There’s a reason why there have only been 20 perfect games, and it is not because those 20 pitching performances somehow stood above all others in any significant way. It is because you have to be incredibly lucky — including lucky enough to get good calls from umpires (not to mention an increasingly favorable strike zone in late innings).
There is something perverse about all of this focus on one of those chance events — Joyce’s call on Galarraga’s 27th out. Hundreds of stars had to line up that night, and many of them were entirely out of Galarraga’s control. And again, some of them were surely gifts from the home-plate ump.
It is not clear that all baseball fans can reconcile themselves to the deeply chancy nature of their sport. When things go well for their team or favorite players, they want to think that things “happen for a reason.” Indeed, when things don’t go well, they also want to think there was an identifiable reason — like the injustice of a bad call, the ineptness of a mediocre manager, the petulance of an overpaid star who can’t come through in the clutch or, if all else fails, a “curse.”
In baseball as in life: we need stories that explain complex events with large elements of randomness, or at any rate, with factors we can’t possible understand or predict.
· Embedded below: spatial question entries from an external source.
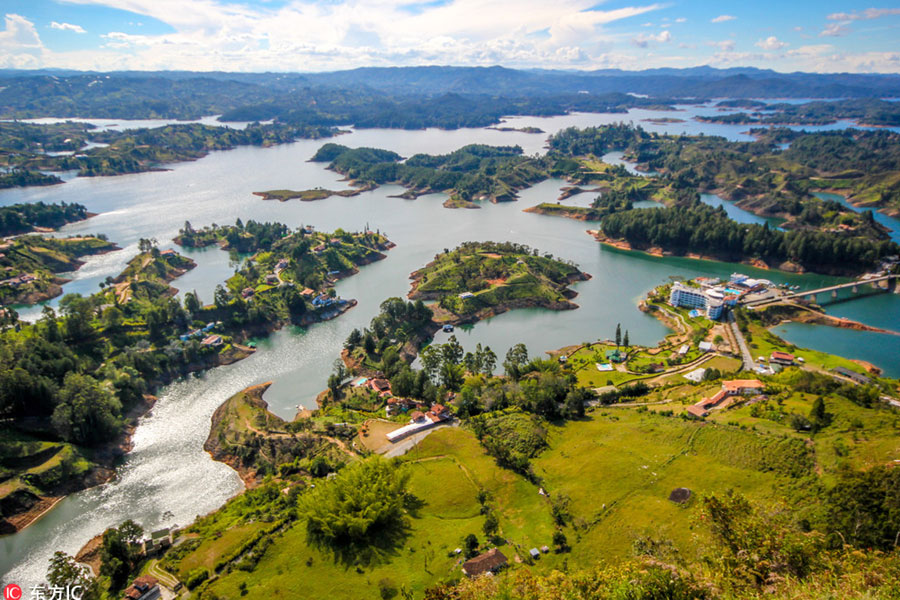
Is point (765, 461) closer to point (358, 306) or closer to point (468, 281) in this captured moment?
point (468, 281)

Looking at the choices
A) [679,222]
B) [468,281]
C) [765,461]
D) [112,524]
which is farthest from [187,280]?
[679,222]

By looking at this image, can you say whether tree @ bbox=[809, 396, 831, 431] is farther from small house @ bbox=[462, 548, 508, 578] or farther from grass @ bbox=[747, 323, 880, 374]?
small house @ bbox=[462, 548, 508, 578]

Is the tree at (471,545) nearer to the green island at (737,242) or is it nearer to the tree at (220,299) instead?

And we construct these narratives in terms of the intentions, virtues, and vices of a relatively small number of actors. Our world makes more sense that way; it’s more meaningful.
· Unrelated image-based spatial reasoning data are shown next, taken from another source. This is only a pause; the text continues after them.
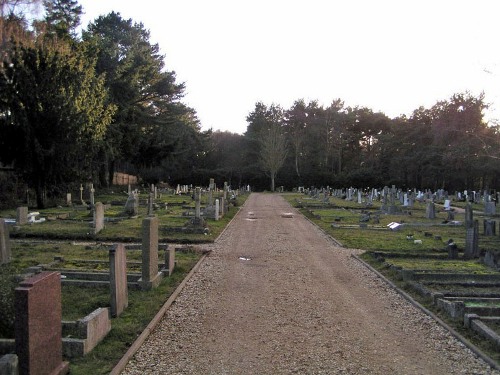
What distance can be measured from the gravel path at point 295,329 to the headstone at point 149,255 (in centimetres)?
70

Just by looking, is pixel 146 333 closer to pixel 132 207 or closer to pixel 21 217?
pixel 21 217

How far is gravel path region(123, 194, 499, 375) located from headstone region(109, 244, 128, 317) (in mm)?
750

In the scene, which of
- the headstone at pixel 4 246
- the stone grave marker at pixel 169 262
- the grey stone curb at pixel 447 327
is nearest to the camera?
the grey stone curb at pixel 447 327

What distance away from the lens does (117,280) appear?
7621 millimetres

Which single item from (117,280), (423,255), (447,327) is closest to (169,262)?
(117,280)

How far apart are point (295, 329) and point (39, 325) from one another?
367 cm

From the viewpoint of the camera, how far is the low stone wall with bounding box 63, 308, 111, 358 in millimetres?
5875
And of course these explanations are often not entirely wrong. Sometimes, as in our explanations of a perfect game, they are just incomplete, simplistic, and overly deterministic. But if we think we are going to significantly reduce the element of chanciness from baseball by relying more on replays, we are deluding ourselves. It is possible that the difference between those who simply cannot understand why baseball doesn’t embrace the use of replay the way the NFL does, on the one hand, with many of those who strongly resist, on the other, is that the latter have come to embrace, or at least reconcile themselves to, baseball’s fickle and often unfair heart.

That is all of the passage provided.